> **YOUR INSTRUCTIONS**
Set down every one of the rows below verbatim, leaving out the pictures.

> **SUPPLIED RECORDS**
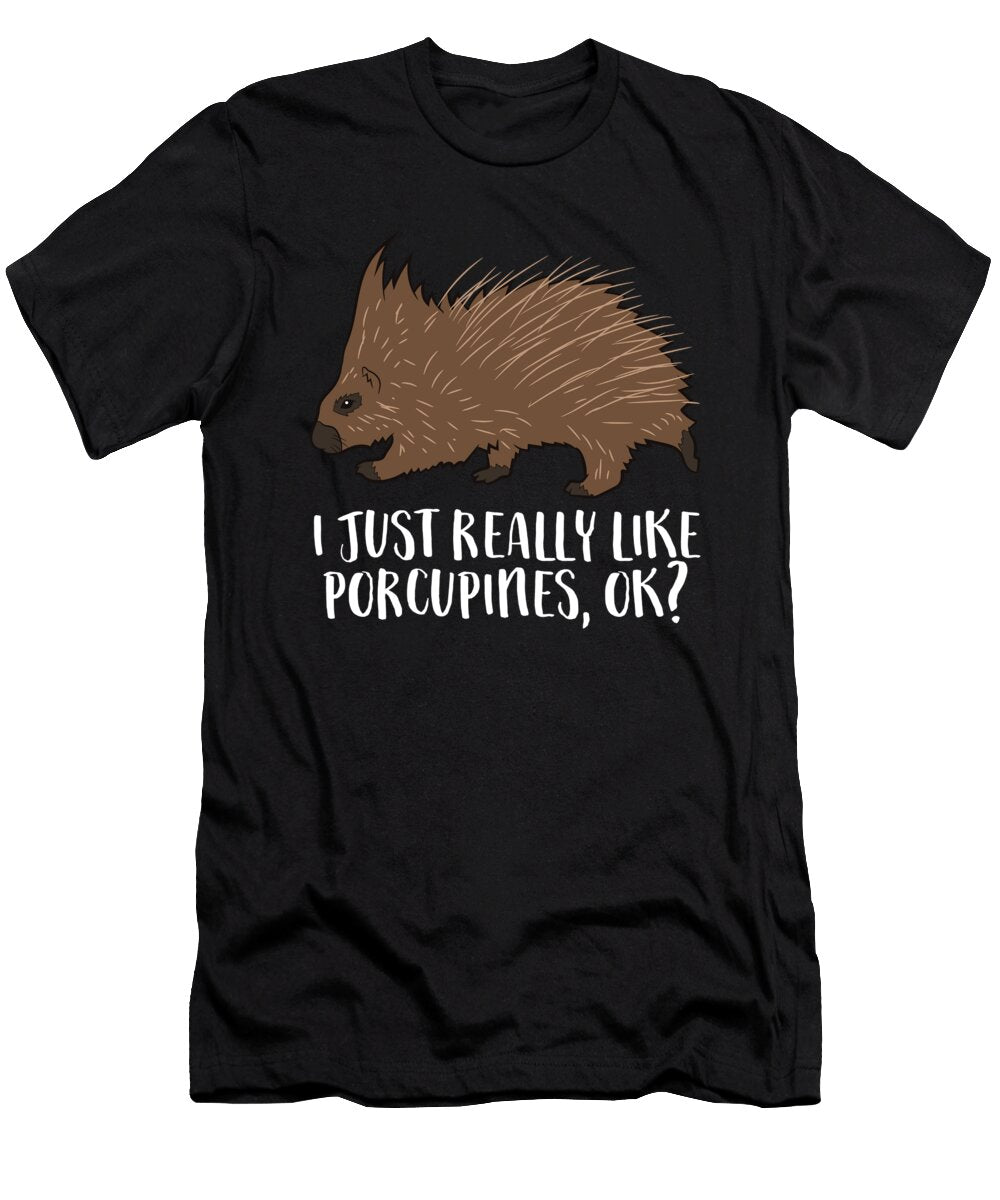 2 I Just Really Like Porcupines Ok Funny Porcupine Eq Designs T-Shirt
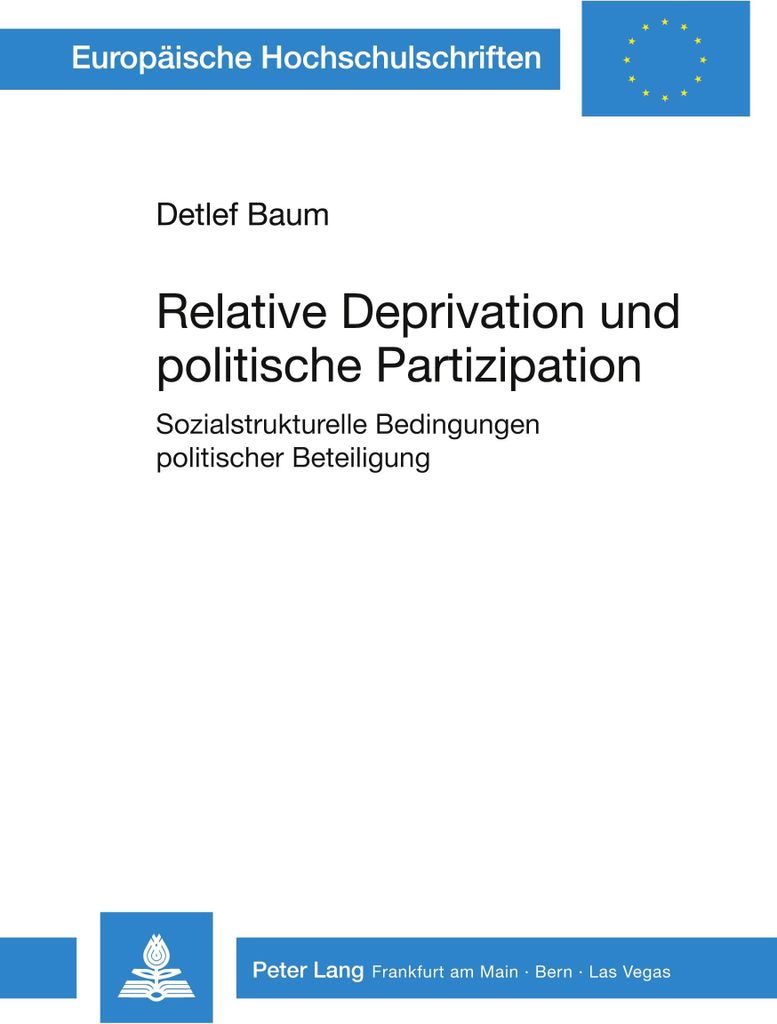 Relative Deprivation und politische Partizipation
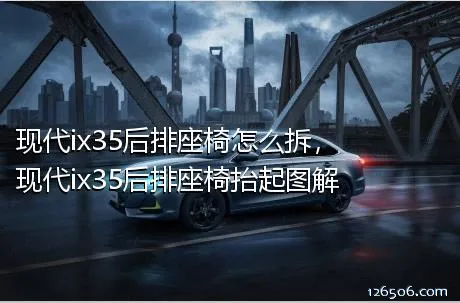 现代ix35后排座椅怎么拆，现代ix35后排座椅抬起图解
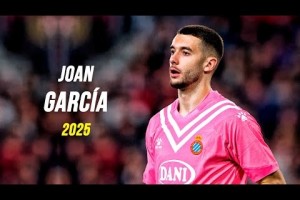 HWG！巴萨签下西班牙人主力门将，一起欣赏霍安-加西亚个人集锦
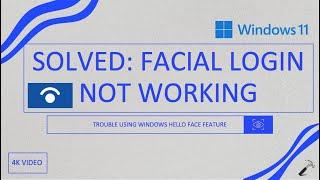 Solved: Windows Hello Face login not working in Windows 11/10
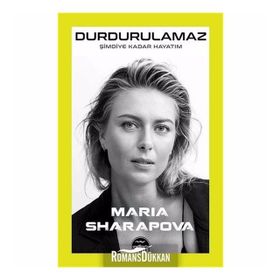Durdurulamaz Şimdiye Kadar Hayatım - Maria Sharapova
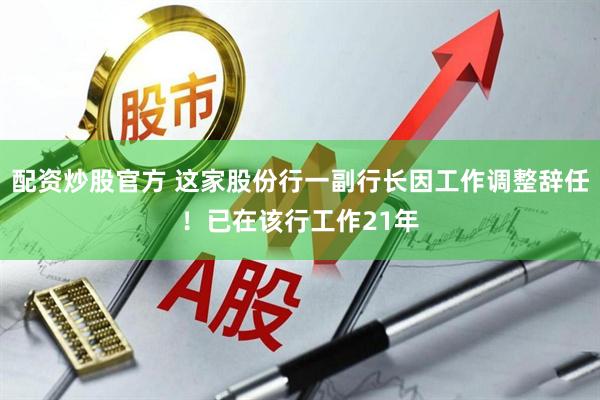 配资炒股官方 这家股份行一副行长因工作调整辞任！已在该行工作21年
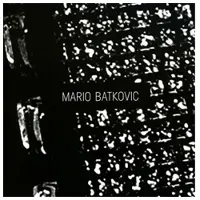 Konkurrent Mario Batkovic - Mario Batkovic (CD)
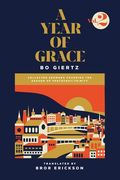 A Year of Grace, Volume 2: Collected Sermons Covering the Season of Pentecost/Trinity (en Inglés)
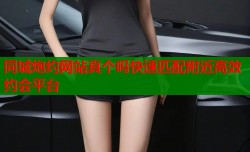 同城炮约网站真个吗快速匹配附近高效约会平台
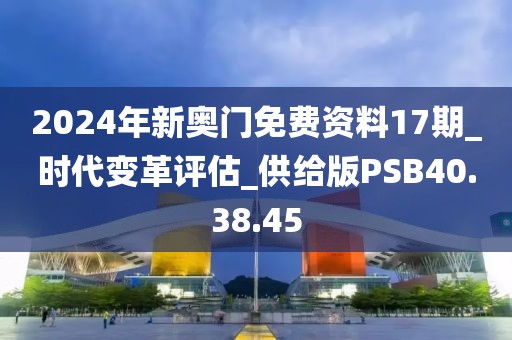 2024年新奥门免费资料17期_时代变革评估_供给版PSB40.38.45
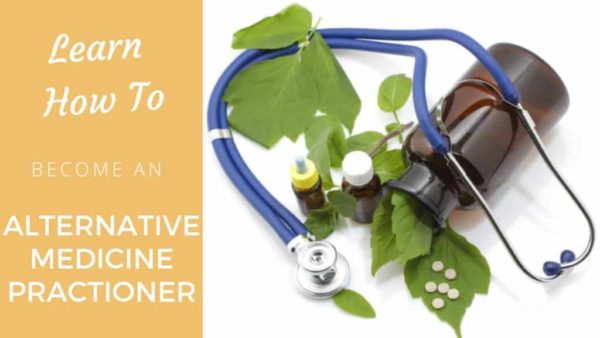 Learn how to become an Alternative Medicine Practitioner Alternative Medicine Practitioner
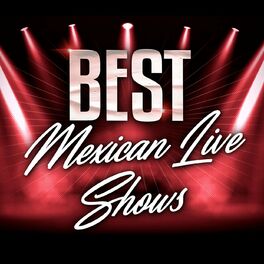 Album cover of Best Mexican Live Shows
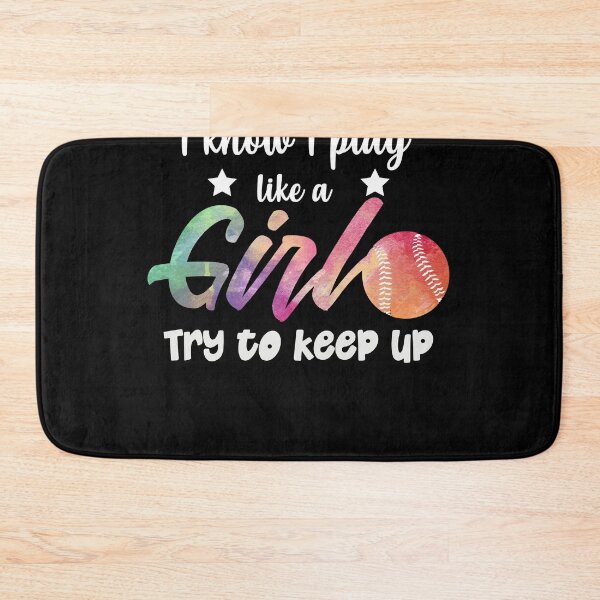 Item preview, I Know I Play Like A Girl Try To Keep Up Softball designed and sold by MakeGoodChoices.
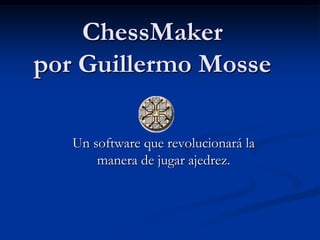 ChessMaker
por Guillermo Mosse

   Un software que revolucionará la
       manera de jugar ajedrez.
 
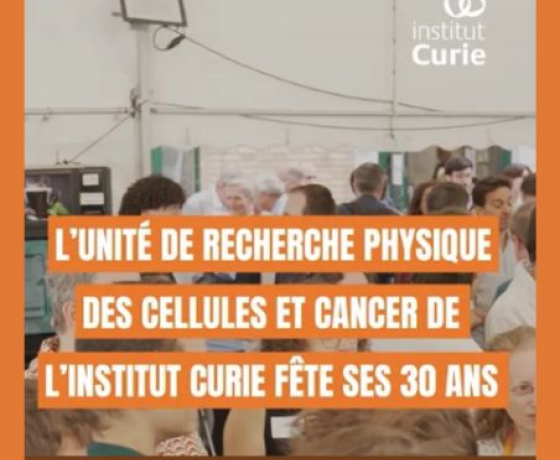 Photo de la fête des 30 ans avec écrit "L'unité de recherche physique des cellules et cancer de l'institut curie fête ses 30 ans"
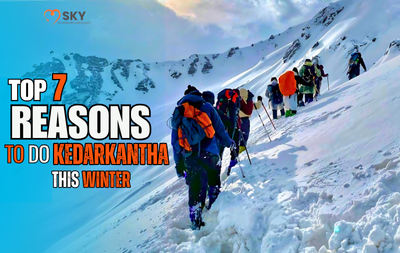 Kedarkantha Trek – Top 7 Reasons to Choose It This Winter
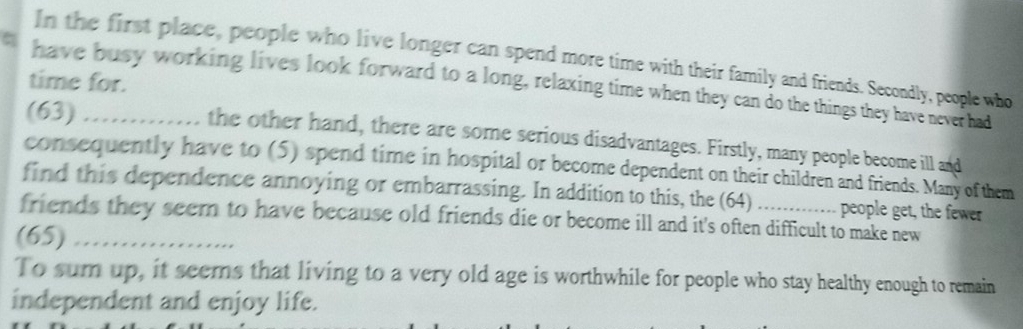 In the first place, people who live longer can spend more time with their family and friends. Secondly, people who 
time for. 
. have busy working lives look forward to a long, relaxing time when they can do the things they have never had 
(63) the other hand, there are some serious disadvantages. Firstly, many people become ill and 
consequently have to (5) spend time in hospital or become dependent on their children and friends. Many of them 
find this dependence annoying or embarrassing. In addition to this, the (64) people get, the fewer 
friends they seem to have because old friends die or become ill and it's often difficult to make new 
(65)_ 
To sum up, it seems that living to a very old age is worthwhile for people who stay healthy enough to remain 
independent and enjoy life.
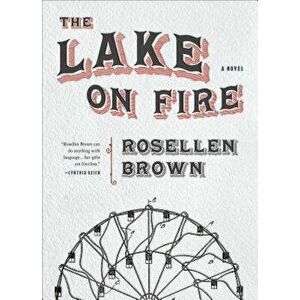 The Lake on Fire, Paperback - Rosellen Brown imagine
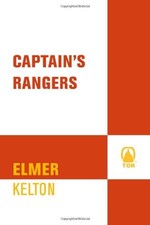 CAPTAIN'S RANGERS (TEXAS RANGERS S) By Elmer Kelton **Mint Condition**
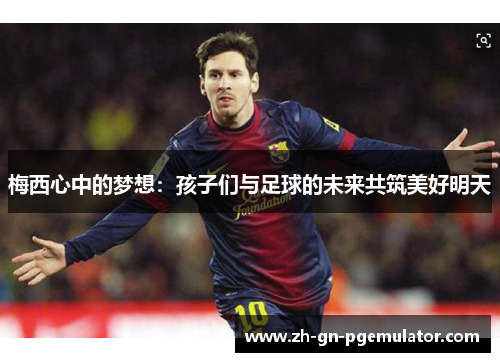 梅西心中的梦想：孩子们与足球的未来共筑美好明天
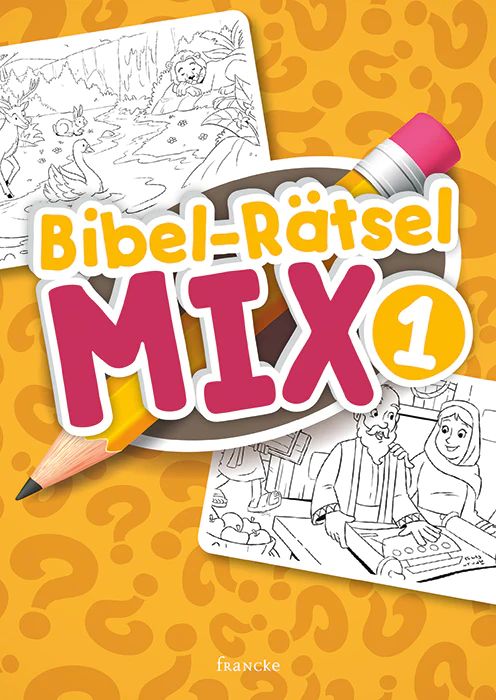 Francke -Bibel-Rätsel-Mix 1_2942435_1 Francke -Bibel-Rätsel-Mix 1_2942435_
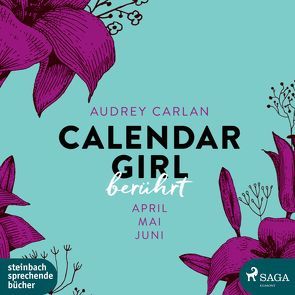 Calendar Girl – Berührt von Bittner,  Dagmar, Carlan,  Audrey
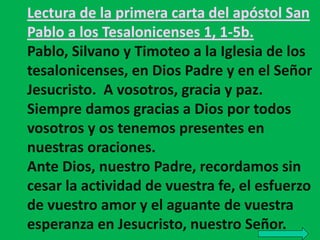 Lectura de la primera carta del apóstol San 
Pablo a los Tesalonicenses 1, 1-5b. 
Pablo, Silvano y Timoteo a la Iglesia de...
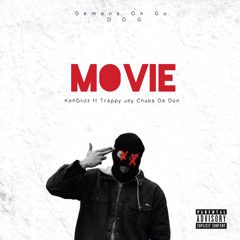 KahGlizz Ft Trappy Jay Chubs Da Don- Movies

> **TASK OUTPUT**
 2 I Just Really Like Porcupines Ok Funny Porcupine Eq Designs T-Shirt
 Relative Deprivation und politische Partizipation
 现代ix35后排座椅怎么拆，现代ix35后排座椅抬起图解
 HWG！巴萨签下西班牙人主力门将，一起欣赏霍安-加西亚个人集锦
 Solved: Windows Hello Face login not working in Windows 11/10
Durdurulamaz Şimdiye Kadar Hayatım - Maria Sharapova
 配资炒股官方 这家股份行一副行长因工作调整辞任！已在该行工作21年
 Konkurrent Mario Batkovic - Mario Batkovic (CD)
 A Year of Grace, Volume 2: Collected Sermons Covering the Season of Pentecost/Trinity (en Inglés)
 同城炮约网站真个吗快速匹配附近高效约会平台
 2024年新奥门免费资料17期_时代变革评估_供给版PSB40.38.45
 Learn how to become an Alternative Medicine Practitioner Alternative Medicine Practitioner
 Album cover of Best Mexican Live Shows
 Item preview, I Know I Play Like A Girl Try To Keep Up Softball designed and sold by MakeGoodChoices.
 ChessMaker
por Guillermo Mosse

   Un software que revolucionará la
       manera de jugar ajedrez.
 
 Photo de la fête des 30 ans avec écrit "L'unité de recherche physique des cellules et cancer de l'institut curie fête ses 30 ans"
 Kedarkantha Trek – Top 7 Reasons to Choose It This Winter
 In the first place, people who live longer can spend more time with their family and friends. Secondly, people who 
time for. 
. have busy working lives look forward to a long, relaxing time when they can do the things they have never had 
(63) the other hand, there are some serious disadvantages. Firstly, many people become ill and 
consequently have to (5) spend time in hospital or become dependent on their children and friends. Many of them 
find this dependence annoying or embarrassing. In addition to this, the (64) people get, the fewer 
friends they seem to have because old friends die or become ill and it's often difficult to make new 
(65)_ 
To sum up, it seems that living to a very old age is worthwhile for people who stay healthy enough to remain 
independent and enjoy life.
 The Lake on Fire, Paperback - Rosellen Brown imagine
 CAPTAIN'S RANGERS (TEXAS RANGERS S) By Elmer Kelton **Mint Condition**
 梅西心中的梦想：孩子们与足球的未来共筑美好明天
 Francke -Bibel-Rätsel-Mix 1_2942435_1 Francke -Bibel-Rätsel-Mix 1_2942435_
 Calendar Girl – Berührt von Bittner,  Dagmar, Carlan,  Audrey
 Lectura de la primera carta del apóstol San 
Pablo a los Tesalonicenses 1, 1-5b. 
Pablo, Silvano y Timoteo a la Iglesia de...
 KahGlizz Ft Trappy Jay Chubs Da Don- Movies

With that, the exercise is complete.